Apr 21, 2017

Spring Mentor Text to Teach Reading

Spring!!! It is here!!  And with it comes flowers, sunshine, and growth.  As teachers, we are always searching for that growth and spring is just the place to find it.  I am excited to share with you a "new" book to me, procedural text to use in the classroom, and some growth that I have encountered this year.

Bringing the Rain to Kapiti Plain by Verna Aardema retells a tale originally uncovered by Sir Claud Hollis in 1909 during his stay in Kenya, Africa.  Verna has written this story to the rhythm an old nursery rhyme, "The House That Jack Built" (one of my absolute favorite stories, as a child).  In this story, the Kapiti Plain is dry and in desperate need of rain.  The main character, Ki-pat, solves this problem by shooting an arrow into the rain cloud.  He then shares this rain ritual with his own son and the tradition continues.

I have two goals with this lesson.  The first goal is to help students to articulate the importance that rain plays in our daily lives.  Students need to understand that rain is imperative for crop growth, drinking water, and for animals to thrive.  This fact has remained true throughout history; therefore, civilizations have relied on rain to survive and have created rituals to help with the production of rain.  Bringing the Rain to Kapiti Plain, an article from NASA, and the procedural text to make a rainstick will all be used within this lesson to teach this first goal.
My second goal is to provide an authentic reading opportunity through procedural text.  My students this year have craved "how to" texts during my guided reading groups.  They love when I use these books and allow them to follow the directions.  This has really pushed some of my more reluctant readers and we have spent a great deal of time discussing the importance of reading these types of texts throughout life (i.e. recipes, directions to build an object, or other manuals).

·····

Work instructions:
[1] Answer these about the spring reading blog post, one answer per line, marked to match:
(a) Who first uncovered the tale, and in what year?
(b) How does Ki-pat solve the Kapiti Plain's problem?
(c) What kind of texts have the students craved during guided reading groups?
[2] In the spring reading blog post, rewrite the part starting at "Apr 21, 2017" and ending at "encountered this year.", swapping "growth" for "change".
[3] Pick up the spring reading blog post about Bringing the Rain to Kapiti Plain and keep writing from its last sentence.

Supplied material:

·····

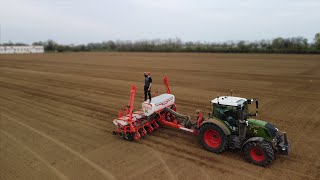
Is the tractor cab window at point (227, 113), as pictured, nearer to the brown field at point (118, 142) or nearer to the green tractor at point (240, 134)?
the green tractor at point (240, 134)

·····

Results for each task:
[1]
(a) Sir Claud Hollis, in 1909.
(b) He shoots an arrow into the rain cloud.
(c) "How to" texts.

[2]
Apr 21, 2017

Spring Mentor Text to Teach Reading

Spring!!! It is here!!  And with it comes flowers, sunshine, and change.  As teachers, we are always searching for that change and spring is just the place to find it.  I am excited to share with you a "new" book to me, procedural text to use in the classroom, and some change that I have encountered this year.

[3]
In order to accomplish the goals listed above, I begin this lesson by activating their schema on rain.  I ask the following questions: "What is the importance of rain?  Why do we need it? "What happens if it does not rain?  What problems can arise when it does not rain?"  Once the answers to these questions are discussed through a "turn and talk," small group, whole group, or a combination of all three methods, I explain that many cultures and groups of people have come up with different rituals to help make it rain.

While reading Bringing the Rain to Kapiti Plain, I  stop to quickly explain the following words: belated, drought, herd, slender, and pierced.  As mentioned above, this text is written to the rhythm "The House That Jack Built;" therefore, it repeats.  Students are invited to say the story with me as I read it.  Stopping throughout the book to get student predictions about how Ki-pat will solve the problem of drought is also a great discussion point!

 Once the story has been completed, I ask the students how Ki-pat solved his problem.  Then I explain that this is only one example of a rain ritual.  There are many others that have been documented throughout history.  NASA has an article that explains some of the other cultural traditions and rituals that take place to bring rain to the land.  You can find that article HERE.  You may want to read the whole article to your students or only parts of it, depending upon the age of your students.

My students have been so excited about reading procedural text this year.  And what a great reason to read!  So to connect this new learning to their reading, this procedural text explains how to make a rainstick.  The resource contains three versions of the directions.  Each version is a different difficulty level.  This allows you to differentiate the lesson based on the individual reading needs of your students.  The example below illustrates two of the leveled books. 



The directions are the same for each of the texts, but just written in a slightly different way.  When each student has followed the directions, they will end up with a rainstick like the one pictured below.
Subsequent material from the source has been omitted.